▶ TASK TO COMPLETE: Only part of the listing is needed, namely the lines from its start through the line with "genus: Atherurus", and they should be retyped exactly.

▶ EXTRACTED DATA:
=== Section Start ===

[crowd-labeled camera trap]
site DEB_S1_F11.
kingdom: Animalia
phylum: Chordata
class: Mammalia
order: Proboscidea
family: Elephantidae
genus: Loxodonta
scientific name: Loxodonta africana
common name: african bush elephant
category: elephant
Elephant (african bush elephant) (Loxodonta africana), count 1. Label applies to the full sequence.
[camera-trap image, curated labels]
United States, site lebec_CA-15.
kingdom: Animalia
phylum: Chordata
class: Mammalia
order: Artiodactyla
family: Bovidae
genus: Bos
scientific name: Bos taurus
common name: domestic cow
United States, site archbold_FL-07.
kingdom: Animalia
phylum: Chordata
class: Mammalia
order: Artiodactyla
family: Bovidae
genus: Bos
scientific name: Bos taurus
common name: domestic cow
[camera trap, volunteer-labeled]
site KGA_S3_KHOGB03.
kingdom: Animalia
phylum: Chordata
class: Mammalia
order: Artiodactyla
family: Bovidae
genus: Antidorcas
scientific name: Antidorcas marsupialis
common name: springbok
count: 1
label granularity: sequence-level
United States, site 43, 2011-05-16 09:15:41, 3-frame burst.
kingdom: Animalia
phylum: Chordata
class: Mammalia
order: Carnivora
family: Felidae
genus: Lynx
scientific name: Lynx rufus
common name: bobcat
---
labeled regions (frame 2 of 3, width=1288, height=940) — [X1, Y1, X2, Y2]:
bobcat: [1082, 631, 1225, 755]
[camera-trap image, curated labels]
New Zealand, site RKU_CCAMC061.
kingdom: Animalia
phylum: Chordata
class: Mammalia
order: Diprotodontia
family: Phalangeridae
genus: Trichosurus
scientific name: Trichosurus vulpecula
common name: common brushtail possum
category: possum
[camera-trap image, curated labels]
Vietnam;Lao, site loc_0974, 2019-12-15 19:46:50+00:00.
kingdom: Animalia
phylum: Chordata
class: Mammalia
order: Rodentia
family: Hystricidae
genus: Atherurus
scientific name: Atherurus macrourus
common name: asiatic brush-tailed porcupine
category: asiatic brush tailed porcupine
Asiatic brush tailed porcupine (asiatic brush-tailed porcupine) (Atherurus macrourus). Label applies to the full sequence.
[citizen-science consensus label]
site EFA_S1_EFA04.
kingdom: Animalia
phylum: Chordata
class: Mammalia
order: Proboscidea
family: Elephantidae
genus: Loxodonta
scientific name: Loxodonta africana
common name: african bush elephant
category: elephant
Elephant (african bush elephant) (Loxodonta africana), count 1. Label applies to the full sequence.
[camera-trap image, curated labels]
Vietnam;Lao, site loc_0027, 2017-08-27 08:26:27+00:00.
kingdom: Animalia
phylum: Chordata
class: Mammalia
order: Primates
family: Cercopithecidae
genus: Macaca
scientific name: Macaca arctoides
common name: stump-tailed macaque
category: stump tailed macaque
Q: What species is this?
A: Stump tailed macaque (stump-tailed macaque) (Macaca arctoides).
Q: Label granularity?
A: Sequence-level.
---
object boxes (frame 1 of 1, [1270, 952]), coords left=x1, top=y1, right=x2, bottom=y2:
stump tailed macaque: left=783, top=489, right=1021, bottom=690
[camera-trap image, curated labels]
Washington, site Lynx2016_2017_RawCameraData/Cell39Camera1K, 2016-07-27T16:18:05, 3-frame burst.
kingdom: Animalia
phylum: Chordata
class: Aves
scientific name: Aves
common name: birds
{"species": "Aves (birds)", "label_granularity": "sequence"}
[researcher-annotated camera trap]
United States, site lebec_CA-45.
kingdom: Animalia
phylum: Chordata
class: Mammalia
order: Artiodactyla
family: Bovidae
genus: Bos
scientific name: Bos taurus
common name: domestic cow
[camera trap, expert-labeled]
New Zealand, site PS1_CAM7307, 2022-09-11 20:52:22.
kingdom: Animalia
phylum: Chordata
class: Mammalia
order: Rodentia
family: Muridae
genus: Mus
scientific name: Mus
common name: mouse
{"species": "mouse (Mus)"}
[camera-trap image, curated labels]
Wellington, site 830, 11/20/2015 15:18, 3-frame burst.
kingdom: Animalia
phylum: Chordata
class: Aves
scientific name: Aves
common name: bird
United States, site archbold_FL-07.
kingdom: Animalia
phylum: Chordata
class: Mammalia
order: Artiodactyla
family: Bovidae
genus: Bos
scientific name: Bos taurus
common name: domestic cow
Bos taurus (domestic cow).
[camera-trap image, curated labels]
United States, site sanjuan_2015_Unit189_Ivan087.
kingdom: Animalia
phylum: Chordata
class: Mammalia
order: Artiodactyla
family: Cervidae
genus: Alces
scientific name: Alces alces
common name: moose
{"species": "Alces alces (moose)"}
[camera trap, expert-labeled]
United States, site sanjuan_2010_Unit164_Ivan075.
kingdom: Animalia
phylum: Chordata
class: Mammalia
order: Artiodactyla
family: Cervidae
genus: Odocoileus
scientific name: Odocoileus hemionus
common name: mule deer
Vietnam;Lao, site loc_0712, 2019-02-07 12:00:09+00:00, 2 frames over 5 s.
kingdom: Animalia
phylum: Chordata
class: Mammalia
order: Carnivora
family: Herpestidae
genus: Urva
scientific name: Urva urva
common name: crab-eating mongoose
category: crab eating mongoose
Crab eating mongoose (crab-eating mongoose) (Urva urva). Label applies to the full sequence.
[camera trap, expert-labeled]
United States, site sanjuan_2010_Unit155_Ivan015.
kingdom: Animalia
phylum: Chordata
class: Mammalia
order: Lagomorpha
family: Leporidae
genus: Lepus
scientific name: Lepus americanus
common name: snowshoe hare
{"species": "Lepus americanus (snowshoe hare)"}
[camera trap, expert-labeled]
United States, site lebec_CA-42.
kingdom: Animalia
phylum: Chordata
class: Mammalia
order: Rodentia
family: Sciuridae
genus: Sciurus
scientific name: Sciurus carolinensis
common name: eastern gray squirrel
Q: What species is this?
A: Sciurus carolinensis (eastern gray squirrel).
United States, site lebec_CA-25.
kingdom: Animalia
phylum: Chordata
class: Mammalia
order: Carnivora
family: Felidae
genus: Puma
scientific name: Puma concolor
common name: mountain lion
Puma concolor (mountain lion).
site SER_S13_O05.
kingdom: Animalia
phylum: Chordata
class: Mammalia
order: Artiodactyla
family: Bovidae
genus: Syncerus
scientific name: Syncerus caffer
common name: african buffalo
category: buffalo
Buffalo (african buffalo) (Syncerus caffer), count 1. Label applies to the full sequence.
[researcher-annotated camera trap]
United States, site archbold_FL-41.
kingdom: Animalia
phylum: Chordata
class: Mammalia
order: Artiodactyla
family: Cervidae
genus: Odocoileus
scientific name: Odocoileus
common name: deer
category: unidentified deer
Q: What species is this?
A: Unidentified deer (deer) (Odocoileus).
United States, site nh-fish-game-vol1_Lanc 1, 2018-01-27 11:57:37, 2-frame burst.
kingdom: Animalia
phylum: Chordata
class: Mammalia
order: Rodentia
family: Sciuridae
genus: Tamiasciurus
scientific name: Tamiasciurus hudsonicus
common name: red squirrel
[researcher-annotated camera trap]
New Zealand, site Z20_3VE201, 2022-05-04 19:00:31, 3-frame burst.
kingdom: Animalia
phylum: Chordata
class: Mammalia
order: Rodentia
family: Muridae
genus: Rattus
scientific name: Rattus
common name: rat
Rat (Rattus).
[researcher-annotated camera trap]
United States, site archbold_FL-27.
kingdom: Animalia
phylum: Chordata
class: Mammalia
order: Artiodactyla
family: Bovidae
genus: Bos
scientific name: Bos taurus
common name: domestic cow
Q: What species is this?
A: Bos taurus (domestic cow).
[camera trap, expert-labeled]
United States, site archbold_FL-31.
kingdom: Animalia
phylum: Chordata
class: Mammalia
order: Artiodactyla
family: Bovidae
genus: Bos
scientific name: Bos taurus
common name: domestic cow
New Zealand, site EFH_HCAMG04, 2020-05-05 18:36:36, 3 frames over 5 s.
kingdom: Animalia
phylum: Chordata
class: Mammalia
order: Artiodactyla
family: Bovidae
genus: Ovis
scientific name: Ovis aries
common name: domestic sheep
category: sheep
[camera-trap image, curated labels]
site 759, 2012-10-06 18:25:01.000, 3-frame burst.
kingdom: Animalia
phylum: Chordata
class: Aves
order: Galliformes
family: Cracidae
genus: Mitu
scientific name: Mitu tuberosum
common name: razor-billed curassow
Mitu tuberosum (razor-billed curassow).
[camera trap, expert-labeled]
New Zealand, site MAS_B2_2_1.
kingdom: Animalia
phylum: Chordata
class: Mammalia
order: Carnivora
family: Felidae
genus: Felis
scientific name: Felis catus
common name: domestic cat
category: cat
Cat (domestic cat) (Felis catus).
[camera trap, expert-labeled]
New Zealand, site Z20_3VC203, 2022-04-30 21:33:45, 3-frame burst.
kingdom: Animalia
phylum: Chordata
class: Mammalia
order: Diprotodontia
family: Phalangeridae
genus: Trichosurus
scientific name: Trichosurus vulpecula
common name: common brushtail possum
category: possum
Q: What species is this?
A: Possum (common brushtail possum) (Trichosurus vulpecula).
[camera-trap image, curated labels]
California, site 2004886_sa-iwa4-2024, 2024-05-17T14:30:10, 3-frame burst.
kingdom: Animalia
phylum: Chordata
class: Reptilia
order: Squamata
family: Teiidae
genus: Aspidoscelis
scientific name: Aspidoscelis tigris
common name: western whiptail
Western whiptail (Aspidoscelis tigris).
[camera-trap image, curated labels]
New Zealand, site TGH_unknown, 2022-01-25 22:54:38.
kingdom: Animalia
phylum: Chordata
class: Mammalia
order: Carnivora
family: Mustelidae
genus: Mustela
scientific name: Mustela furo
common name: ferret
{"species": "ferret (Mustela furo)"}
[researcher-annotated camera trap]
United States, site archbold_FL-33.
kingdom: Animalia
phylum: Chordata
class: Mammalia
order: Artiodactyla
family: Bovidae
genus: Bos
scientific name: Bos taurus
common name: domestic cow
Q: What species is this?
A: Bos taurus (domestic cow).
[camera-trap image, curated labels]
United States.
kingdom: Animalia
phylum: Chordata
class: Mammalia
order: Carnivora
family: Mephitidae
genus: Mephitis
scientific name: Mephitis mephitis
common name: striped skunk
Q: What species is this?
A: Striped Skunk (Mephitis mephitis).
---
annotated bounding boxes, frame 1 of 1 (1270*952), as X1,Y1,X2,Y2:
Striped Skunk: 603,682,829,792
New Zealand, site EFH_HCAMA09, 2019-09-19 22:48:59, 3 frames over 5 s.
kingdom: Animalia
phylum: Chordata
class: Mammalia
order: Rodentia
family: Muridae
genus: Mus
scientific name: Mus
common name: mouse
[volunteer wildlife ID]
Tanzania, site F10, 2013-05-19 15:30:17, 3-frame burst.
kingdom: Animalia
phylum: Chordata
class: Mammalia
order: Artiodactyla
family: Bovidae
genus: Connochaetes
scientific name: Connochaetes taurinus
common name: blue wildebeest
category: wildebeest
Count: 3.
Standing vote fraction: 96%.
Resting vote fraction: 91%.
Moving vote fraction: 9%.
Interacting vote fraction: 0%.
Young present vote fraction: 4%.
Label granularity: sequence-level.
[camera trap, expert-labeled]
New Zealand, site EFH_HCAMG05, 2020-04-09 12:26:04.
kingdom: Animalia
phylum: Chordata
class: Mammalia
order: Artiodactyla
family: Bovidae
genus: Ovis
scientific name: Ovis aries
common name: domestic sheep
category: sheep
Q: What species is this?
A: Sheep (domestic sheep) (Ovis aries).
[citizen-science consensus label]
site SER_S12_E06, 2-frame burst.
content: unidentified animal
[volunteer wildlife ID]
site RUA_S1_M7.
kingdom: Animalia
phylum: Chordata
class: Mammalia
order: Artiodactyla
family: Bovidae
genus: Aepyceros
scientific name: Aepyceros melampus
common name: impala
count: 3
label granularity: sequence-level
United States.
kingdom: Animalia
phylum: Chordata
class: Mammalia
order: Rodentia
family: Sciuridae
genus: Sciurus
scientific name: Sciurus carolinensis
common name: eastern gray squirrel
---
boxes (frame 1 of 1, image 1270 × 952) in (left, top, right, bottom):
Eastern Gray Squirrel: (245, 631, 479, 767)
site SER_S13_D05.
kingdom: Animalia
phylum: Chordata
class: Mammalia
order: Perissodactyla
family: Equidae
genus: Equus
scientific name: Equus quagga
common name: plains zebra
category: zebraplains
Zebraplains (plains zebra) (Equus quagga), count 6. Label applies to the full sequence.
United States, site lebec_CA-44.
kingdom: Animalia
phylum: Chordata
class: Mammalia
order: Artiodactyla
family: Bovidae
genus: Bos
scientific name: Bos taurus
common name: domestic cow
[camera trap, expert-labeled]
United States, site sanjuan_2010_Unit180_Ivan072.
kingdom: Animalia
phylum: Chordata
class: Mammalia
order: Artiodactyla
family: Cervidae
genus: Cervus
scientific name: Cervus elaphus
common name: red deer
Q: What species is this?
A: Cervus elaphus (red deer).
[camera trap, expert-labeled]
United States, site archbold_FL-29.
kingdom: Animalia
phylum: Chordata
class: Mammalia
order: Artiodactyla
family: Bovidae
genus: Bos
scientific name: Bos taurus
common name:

=== Section End ===

▶ YOUR SOLUTION:
[crowd-labeled camera trap]
site DEB_S1_F11.
kingdom: Animalia
phylum: Chordata
class: Mammalia
order: Proboscidea
family: Elephantidae
genus: Loxodonta
scientific name: Loxodonta africana
common name: african bush elephant
category: elephant
Elephant (african bush elephant) (Loxodonta africana), count 1. Label applies to the full sequence.
[camera-trap image, curated labels]
United States, site lebec_CA-15.
kingdom: Animalia
phylum: Chordata
class: Mammalia
order: Artiodactyla
family: Bovidae
genus: Bos
scientific name: Bos taurus
common name: domestic cow
United States, site archbold_FL-07.
kingdom: Animalia
phylum: Chordata
class: Mammalia
order: Artiodactyla
family: Bovidae
genus: Bos
scientific name: Bos taurus
common name: domestic cow
[camera trap, volunteer-labeled]
site KGA_S3_KHOGB03.
kingdom: Animalia
phylum: Chordata
class: Mammalia
order: Artiodactyla
family: Bovidae
genus: Antidorcas
scientific name: Antidorcas marsupialis
common name: springbok
count: 1
label granularity: sequence-level
United States, site 43, 2011-05-16 09:15:41, 3-frame burst.
kingdom: Animalia
phylum: Chordata
class: Mammalia
order: Carnivora
family: Felidae
genus: Lynx
scientific name: Lynx rufus
common name: bobcat
---
labeled regions (frame 2 of 3, width=1288, height=940) — [X1, Y1, X2, Y2]:
bobcat: [1082, 631, 1225, 755]
[camera-trap image, curated labels]
New Zealand, site RKU_CCAMC061.
kingdom: Animalia
phylum: Chordata
class: Mammalia
order: Diprotodontia
family: Phalangeridae
genus: Trichosurus
scientific name: Trichosurus vulpecula
common name: common brushtail possum
category: possum
[camera-trap image, curated labels]
Vietnam;Lao, site loc_0974, 2019-12-15 19:46:50+00:00.
kingdom: Animalia
phylum: Chordata
class: Mammalia
order: Rodentia
family: Hystricidae
genus: Atherurus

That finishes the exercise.